[BEGIN Data excerpts]

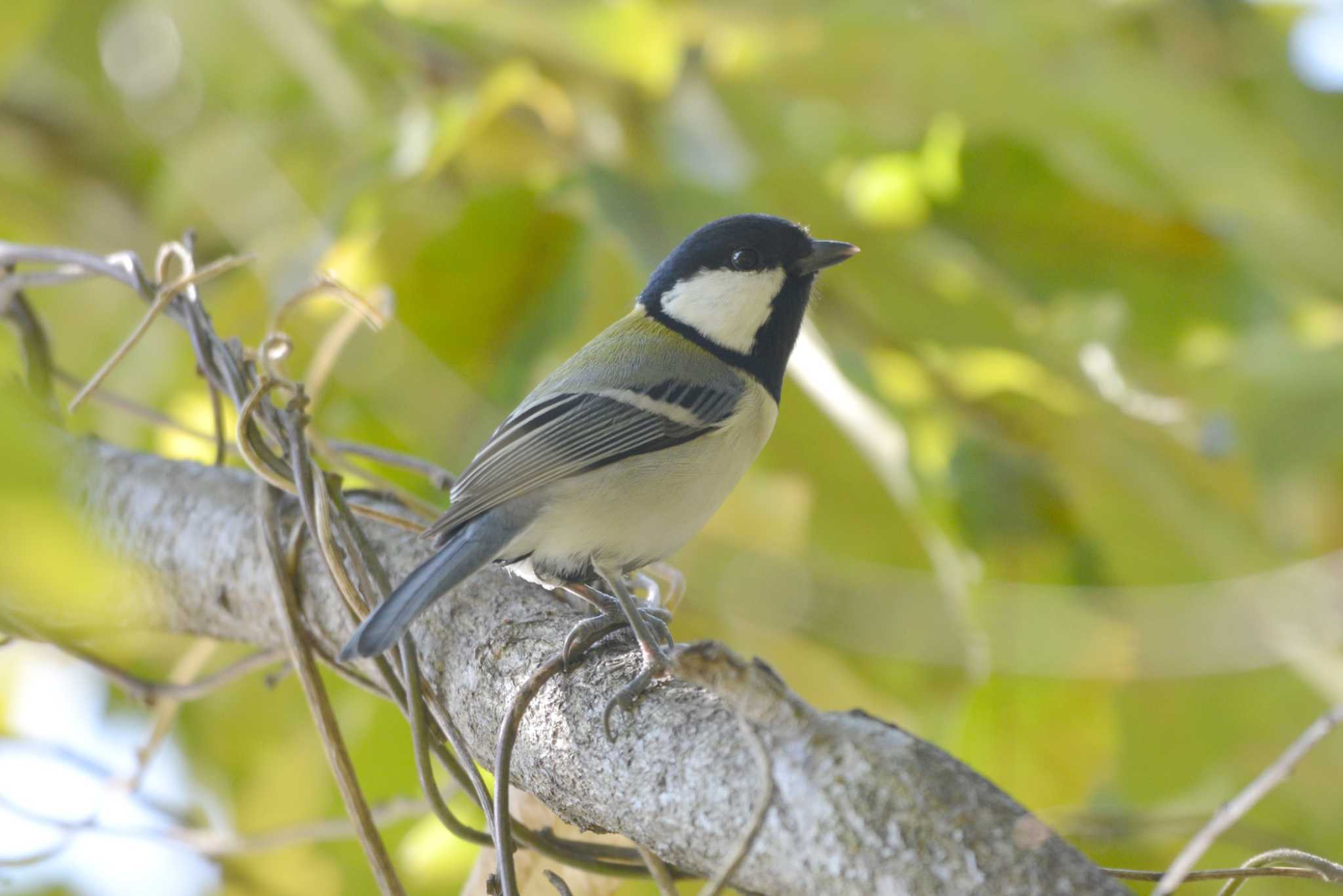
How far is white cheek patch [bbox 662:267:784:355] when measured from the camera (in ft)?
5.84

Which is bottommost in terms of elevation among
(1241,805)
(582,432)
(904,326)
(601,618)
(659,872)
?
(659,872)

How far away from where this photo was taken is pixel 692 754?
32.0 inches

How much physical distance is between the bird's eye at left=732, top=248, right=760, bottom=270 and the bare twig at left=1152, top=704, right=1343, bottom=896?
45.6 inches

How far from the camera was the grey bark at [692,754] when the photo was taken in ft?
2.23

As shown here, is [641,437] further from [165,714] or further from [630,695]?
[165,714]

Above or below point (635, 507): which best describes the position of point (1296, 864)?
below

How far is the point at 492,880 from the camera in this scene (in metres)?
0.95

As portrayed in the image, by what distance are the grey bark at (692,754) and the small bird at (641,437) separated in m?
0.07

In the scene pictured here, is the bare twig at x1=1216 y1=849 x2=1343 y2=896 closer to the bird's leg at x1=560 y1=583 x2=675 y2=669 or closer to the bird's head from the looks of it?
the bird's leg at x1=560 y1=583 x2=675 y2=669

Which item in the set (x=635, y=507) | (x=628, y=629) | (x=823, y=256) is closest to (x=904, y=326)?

[END Data excerpts]

▶ [Stated goal]: Lay out the lines above as a JSON list of strings, with one string per line and no blank lines. Leave the pictures out.

▶ [Exercise output]:
[
  "How far is white cheek patch [bbox 662:267:784:355] when measured from the camera (in ft)?",
  "5.84",
  "Which is bottommost in terms of elevation among",
  "(1241,805)",
  "(582,432)",
  "(904,326)",
  "(601,618)",
  "(659,872)",
  "?",
  "(659,872)",
  "How far away from where this photo was taken is pixel 692 754?",
  "32.0 inches",
  "How much physical distance is between the bird's eye at left=732, top=248, right=760, bottom=270 and the bare twig at left=1152, top=704, right=1343, bottom=896?",
  "45.6 inches",
  "How far from the camera was the grey bark at [692,754] when the photo was taken in ft?",
  "2.23",
  "As shown here, is [641,437] further from [165,714] or further from [630,695]?",
  "[165,714]",
  "Above or below point (635, 507): which best describes the position of point (1296, 864)?",
  "below",
  "How far is the point at 492,880 from the camera in this scene (in metres)?",
  "0.95",
  "As portrayed in the image, by what distance are the grey bark at (692,754) and the small bird at (641,437) separated in m?",
  "0.07",
  "In the scene pictured here, is the bare twig at x1=1216 y1=849 x2=1343 y2=896 closer to the bird's leg at x1=560 y1=583 x2=675 y2=669 or closer to the bird's head from the looks of it?",
  "the bird's leg at x1=560 y1=583 x2=675 y2=669",
  "Which item in the set (x=635, y=507) | (x=628, y=629) | (x=823, y=256) is closest to (x=904, y=326)?"
]